Next, we want to know what times during the day users are the most active. For this we use our hourlysteps_merged.csv file. 

In [None]:
#using the file with merged sleep information in this dataframe 
df_hourlySteps = pd.read_csv("../input/fitbit/Fitabase Data 4.12.16-5.12.16/hourlySteps_merged.csv")
#checking the first 10 rows
df_hourlySteps.head(10)


Here we notice that the column Activity Hour contains both the date and time. If we want to analyze only the time values, we need to split our column into two: 'date' and 'time'.

In [None]:
ActivityHour=df_hourlySteps['ActivityHour']
df_hourlySteps[['date','time']] =  ActivityHour.str.split(" ", n=1, expand=True)
df_hourlySteps.head(10)

In [None]:
df_hourlySteps.describe()

In [None]:
# 4. Analyze

## Interpreting key results:
*  Fitbit users take 7638 steps a day, which is considered 'low active'. According to CDC's recommendation most adults should aim for 10,000 steps a day in order to reduce risk of common health problems.
*   Participants spend 21 active minutes a day, which is about 147 active minutes a week. Department of Health and Human Services recommends these exercise guidelines: Aerobic activity. Get at least 150 minutes of moderate aerobic activity or 75 minutes of vigorous aerobic activity a week, or a combination of moderate and vigorous activity.Fitbit users seem to be doing well in this area.
*   According to the U.S. Department of Health and Human Services, the average adult woman expends roughly 1,600 to 2,400 calories per day. But we cannot interpret these findings without age and weight data. 
*   Average Fitbit user sleeps 7 hours a day. According to National Sleep Foundation guidelines, healthy adults need between 7 and 9 hours of sleep per night. Therefore, in this are the participants seem to be getting enough sleep.

◇ ◇ ◇

PROBLEMS TO SOLVE:
1. In the Fitbit analysis excerpt, how many steps a day do Fitbit users take?
2. Write out, word for word, the lines of the source data that begin with the line containing "I'm trying to find the vans." and run through the final line of the source data.
The text and the source data are unrelated material.

Source data:
◇ ◇ ◇

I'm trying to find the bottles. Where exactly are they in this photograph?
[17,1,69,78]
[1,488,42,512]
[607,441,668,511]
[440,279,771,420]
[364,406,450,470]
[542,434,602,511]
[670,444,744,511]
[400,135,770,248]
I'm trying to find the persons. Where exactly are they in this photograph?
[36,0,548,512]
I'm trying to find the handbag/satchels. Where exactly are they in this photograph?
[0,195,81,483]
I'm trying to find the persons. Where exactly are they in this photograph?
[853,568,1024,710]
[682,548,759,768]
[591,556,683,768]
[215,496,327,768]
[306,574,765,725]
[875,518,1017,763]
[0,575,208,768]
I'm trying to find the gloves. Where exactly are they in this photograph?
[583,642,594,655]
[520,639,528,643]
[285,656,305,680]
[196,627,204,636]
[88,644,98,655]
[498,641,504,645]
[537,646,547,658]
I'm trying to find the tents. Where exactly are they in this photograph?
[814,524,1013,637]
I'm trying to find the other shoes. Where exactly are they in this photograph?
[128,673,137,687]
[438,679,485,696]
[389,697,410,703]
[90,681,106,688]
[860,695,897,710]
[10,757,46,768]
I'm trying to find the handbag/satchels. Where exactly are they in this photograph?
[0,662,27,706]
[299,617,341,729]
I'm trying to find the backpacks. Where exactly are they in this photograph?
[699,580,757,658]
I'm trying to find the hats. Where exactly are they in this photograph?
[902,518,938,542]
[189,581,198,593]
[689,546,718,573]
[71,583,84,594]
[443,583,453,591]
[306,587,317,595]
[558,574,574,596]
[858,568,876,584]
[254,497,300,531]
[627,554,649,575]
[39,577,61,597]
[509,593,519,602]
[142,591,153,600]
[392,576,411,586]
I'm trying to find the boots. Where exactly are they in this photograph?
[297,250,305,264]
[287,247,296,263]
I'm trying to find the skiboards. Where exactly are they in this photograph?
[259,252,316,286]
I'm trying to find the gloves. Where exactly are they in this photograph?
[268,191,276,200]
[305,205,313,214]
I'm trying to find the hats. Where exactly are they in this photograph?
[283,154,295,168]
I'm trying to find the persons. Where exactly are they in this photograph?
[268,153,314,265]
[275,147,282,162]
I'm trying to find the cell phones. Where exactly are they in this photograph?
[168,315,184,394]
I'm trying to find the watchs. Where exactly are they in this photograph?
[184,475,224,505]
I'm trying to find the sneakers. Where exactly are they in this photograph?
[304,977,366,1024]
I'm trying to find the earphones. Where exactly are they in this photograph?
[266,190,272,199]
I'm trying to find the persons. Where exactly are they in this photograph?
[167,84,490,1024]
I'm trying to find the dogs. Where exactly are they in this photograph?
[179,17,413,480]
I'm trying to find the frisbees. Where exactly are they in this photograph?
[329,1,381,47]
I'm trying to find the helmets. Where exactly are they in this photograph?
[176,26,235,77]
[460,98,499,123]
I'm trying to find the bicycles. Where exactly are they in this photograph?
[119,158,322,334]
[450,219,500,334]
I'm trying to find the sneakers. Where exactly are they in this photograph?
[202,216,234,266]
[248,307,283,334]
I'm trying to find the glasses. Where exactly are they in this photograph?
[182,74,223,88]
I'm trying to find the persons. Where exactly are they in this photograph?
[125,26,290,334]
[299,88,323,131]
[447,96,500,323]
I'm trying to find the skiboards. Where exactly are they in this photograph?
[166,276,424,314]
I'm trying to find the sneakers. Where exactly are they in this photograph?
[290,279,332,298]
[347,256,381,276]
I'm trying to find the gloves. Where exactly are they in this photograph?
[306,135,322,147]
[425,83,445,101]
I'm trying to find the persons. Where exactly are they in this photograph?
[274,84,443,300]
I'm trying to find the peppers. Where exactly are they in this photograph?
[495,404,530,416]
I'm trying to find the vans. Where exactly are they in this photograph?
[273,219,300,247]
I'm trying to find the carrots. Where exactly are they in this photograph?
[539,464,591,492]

◇ ◇ ◇

RESULTS FOR THE EXERCISE:
1. Fitbit users take 7638 steps a day.

2.
I'm trying to find the vans. Where exactly are they in this photograph?
[273,219,300,247]
I'm trying to find the carrots. Where exactly are they in this photograph?
[539,464,591,492]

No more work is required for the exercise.